Even if you agree with any or all of these policies, you have to admit that they’d be hard to plan for. It’s also expensive and, in the current situation, perilous. Policymakers have pushed manufacturers into a situation where they’re really only making products for the American market. If that market shrinks, they don’t have Europe and Asia to fall back on in the near tearm. (I won’t digress, but the stability of uncontested political will and discipline that doesn’t shift based on quarterly profit reports are the main advantages China’s carmakers have in all of this.)

Some parts of the American system have been relatively stable over the last few tumultuous years: companies are free to probe the limits of how much they can charge for food, housing and medical care, tech companies are woefully underregulated and financial crime and corruption are so widespread that it feels pointless to even acknowledge it. These are all policy choices. But, if human workers continue to lose jobs to AI fantasy, factories are offshored, larger and larger shares of money are piled into the Silicon Valley furnace, and households find themselves less-able to afford basic necessities, then the market for new cars will probably shrink. If the costs of running a hospitality business continue to rise while people increasingly cut back on expenses like food and travel, if healthcare costs continue to rise … you get it. It’s a gloomy picture for car makers trying to fend off competition in the form of very good and very cheap Chinese cars, that again, cannot really be kept out of America. 

This is to say nothing of the looming climate catastrophe and its attendant sub-catastrophes. Maybe I’m being a doomer; maybe it’ll be fine. 
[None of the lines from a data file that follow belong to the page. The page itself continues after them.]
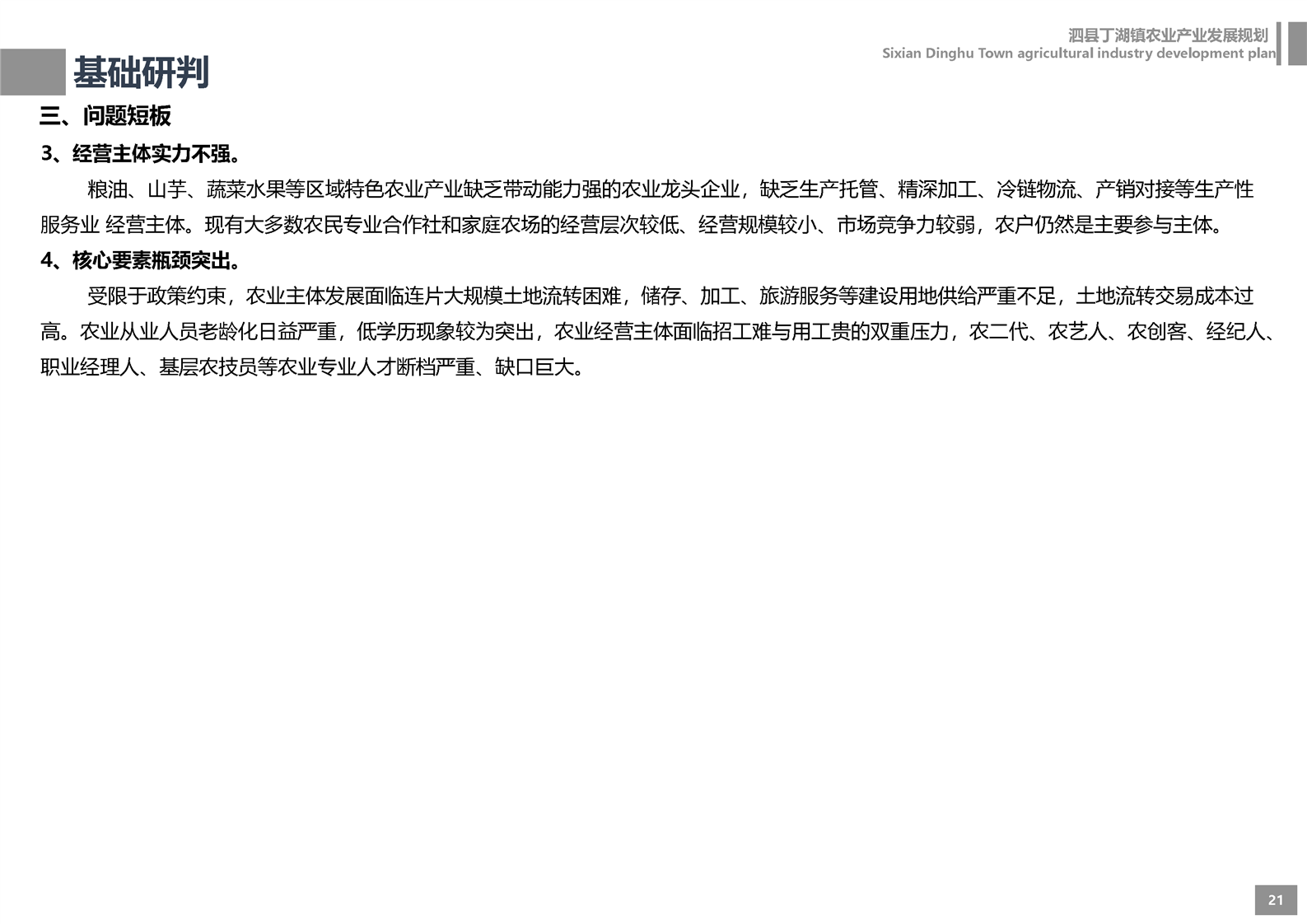 泗县丁湖镇农业产业发展规划
Sixian Dinghu Town agricultural industry development plan

基础研判

三、问题短板

3、经营主体实力不强。

粮油、山芋、蔬菜水果等区域特色农业产业缺乏带动能力强的农业龙头企业，缺乏生产托管、精深加工、冷链物流、产销对接等生产性服务业 经营主体。现有大多数农民专业合作社和家庭农场的经营层次较低、经营规模较小、市场竞争力较弱，农户仍然是主要参与主体。

4、核心要素瓶颈突出。

受限于政策约束，农业主体发展面临连片大规模土地流转困难，储存、加工、旅游服务等建设用地供给严重不足，土地流转交易成本过高。农业从业人员老龄化日益严重，低学历现象较为突出，农业经营主体面临招工难与用工贵的双重压力，农二代、农艺人、农创客、经纪人、职业经理人、基层农技员等农业专业人才断档严重、缺口巨大。

21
Am I suggesting that car companies should reconsider their policy priorities or reorient themselves toward policies that put more Americans in a position to buy new cars? I am not, and I would not presume to tell car companies how to lobby or do business. I’m sure the people in charge spend time thinking about these forces and are making plans to adjust their businesses to accommodate them in the long term. Again, car companies are going to pursue whatever policies stand to generate the best quarterly results. That’s their job. It is not the job of car companies to ensure that there’s a middle class in America.

Even so, it’s a strange thing to have American industry threatened by the long-term consequences of the very policies that have benefitted them over the last several decades. Can the car business in America survive a situation where a smaller and smaller subset of Americans can afford a car? Can it survive in the face of rapidly degrading power infrastructure? Can it survive whipsaw regulatory shifts and supply chain disruptions? Can it survive when a competitor brings great cars to market at prices that are impossible to match? I guess we’ll see.